Büyük P Amaç, genellikle dünyayı değiştirmek, toplumsal bir sorunu çözmek veya hayat boyu sürecek büyük bir projeye imza atmak gibi iddialı hedefleri kapsıyor. Sosyal medyada sıkça karşılaşılan “hayat amacını bul” çağrılarının çoğu da bu büyük ve göz alıcı hedefleri öne çıkarıyor. Grumet, bu yaklaşımın insanlarda gereksiz baskı ve kaygı yaratabileceğine dikkat çekiyor.

Buna karşılık küçük p amaç, bahçıvanlık, müzikle uğraşmak, koleksiyon yapmak gibi kişisel tatmin sağlayan hobilerden; iş yaşamındaki küçük başarılar veya gönüllü faaliyetlerden oluşuyor. Grumet, “Zamanımı iyi değerlendirecek, beni heyecanlandıracak ve dolduracak ne yapabilirim?” sorusunu sormanın, büyük bir hayat amacı aramaktan daha değerli olabileceğini belirtiyor.

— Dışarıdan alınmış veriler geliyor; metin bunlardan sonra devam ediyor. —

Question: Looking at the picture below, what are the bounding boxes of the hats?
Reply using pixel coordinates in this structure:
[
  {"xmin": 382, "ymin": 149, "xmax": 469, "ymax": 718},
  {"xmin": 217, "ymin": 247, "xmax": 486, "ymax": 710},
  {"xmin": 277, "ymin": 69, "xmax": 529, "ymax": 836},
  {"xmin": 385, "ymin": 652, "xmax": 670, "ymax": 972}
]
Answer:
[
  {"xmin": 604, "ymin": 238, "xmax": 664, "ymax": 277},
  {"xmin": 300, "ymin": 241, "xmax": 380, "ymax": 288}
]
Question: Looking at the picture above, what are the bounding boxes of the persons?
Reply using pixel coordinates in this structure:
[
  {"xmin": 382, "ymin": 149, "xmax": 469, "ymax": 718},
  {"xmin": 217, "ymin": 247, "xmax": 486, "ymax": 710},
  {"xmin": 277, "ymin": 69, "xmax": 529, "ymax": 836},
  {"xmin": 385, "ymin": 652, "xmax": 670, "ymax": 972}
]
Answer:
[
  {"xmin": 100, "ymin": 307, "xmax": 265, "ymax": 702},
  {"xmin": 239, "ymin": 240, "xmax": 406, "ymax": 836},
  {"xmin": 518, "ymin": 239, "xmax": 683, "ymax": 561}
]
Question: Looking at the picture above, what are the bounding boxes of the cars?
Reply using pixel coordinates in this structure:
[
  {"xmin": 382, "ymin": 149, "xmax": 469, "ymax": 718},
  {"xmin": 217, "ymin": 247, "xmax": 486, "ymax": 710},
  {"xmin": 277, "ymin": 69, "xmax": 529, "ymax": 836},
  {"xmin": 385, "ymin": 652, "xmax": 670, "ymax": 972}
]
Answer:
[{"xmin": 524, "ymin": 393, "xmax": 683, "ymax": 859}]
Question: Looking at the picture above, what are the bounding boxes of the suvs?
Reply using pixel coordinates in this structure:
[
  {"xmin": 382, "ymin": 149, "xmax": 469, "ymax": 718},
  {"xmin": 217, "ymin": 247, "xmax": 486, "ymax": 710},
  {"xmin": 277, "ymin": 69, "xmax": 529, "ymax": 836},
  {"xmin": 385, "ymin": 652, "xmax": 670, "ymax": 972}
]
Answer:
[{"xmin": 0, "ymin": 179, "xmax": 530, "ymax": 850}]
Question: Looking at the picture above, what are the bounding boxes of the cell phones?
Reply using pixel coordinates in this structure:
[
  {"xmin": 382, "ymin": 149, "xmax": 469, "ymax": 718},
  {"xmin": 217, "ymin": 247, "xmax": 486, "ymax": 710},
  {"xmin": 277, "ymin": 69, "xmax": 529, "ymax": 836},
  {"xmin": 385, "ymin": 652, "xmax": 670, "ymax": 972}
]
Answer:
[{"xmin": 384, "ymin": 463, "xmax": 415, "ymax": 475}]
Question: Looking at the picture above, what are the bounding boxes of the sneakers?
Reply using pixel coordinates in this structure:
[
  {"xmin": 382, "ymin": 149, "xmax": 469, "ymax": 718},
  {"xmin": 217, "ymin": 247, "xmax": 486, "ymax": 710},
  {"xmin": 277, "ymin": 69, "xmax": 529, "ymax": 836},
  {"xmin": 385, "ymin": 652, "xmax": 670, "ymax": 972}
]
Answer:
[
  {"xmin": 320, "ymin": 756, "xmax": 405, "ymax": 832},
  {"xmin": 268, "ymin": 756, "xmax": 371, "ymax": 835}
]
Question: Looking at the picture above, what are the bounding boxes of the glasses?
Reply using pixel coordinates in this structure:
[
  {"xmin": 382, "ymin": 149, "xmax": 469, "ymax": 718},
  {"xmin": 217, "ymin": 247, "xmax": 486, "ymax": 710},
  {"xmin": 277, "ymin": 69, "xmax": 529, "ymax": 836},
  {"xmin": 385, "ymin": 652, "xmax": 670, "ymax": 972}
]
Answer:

Hayat beklenmedik şeyler sunabilir

Bazen travmatik bir olay, insanın hayat amacını değiştirebilir veya yaratabilir. Örneğin, psikoterapist Jody Day, amacının bir aile yetiştirmek olacağını varsaymıştı. Ancak 40’lı yaşlarının başında çocuk sahibi olamayacağını biliyordu.

“Anne olmadığım için kendimi insan olarak çok anlamsız hissettim,” diyerek o dönemde yaşadığı üzüntüyü anlatıyor.

Ancak sonunda çocuk sahibi olmayan kadınlar için Gateway Women.com adlı çevrimiçi bir topluluk kurdu. Yaşadığı kırsal İrlanda’da ise, çocuksuz kişileri yaşlandıklarında bir araya getirecek yüz yüze bir grup oluşturuyor. “Bu zamanda hayatta olmak, bir platforma sahip olmak ve farkında olmak inanılmaz bir ayrıcalık; işte bu benim amacım,” diyor.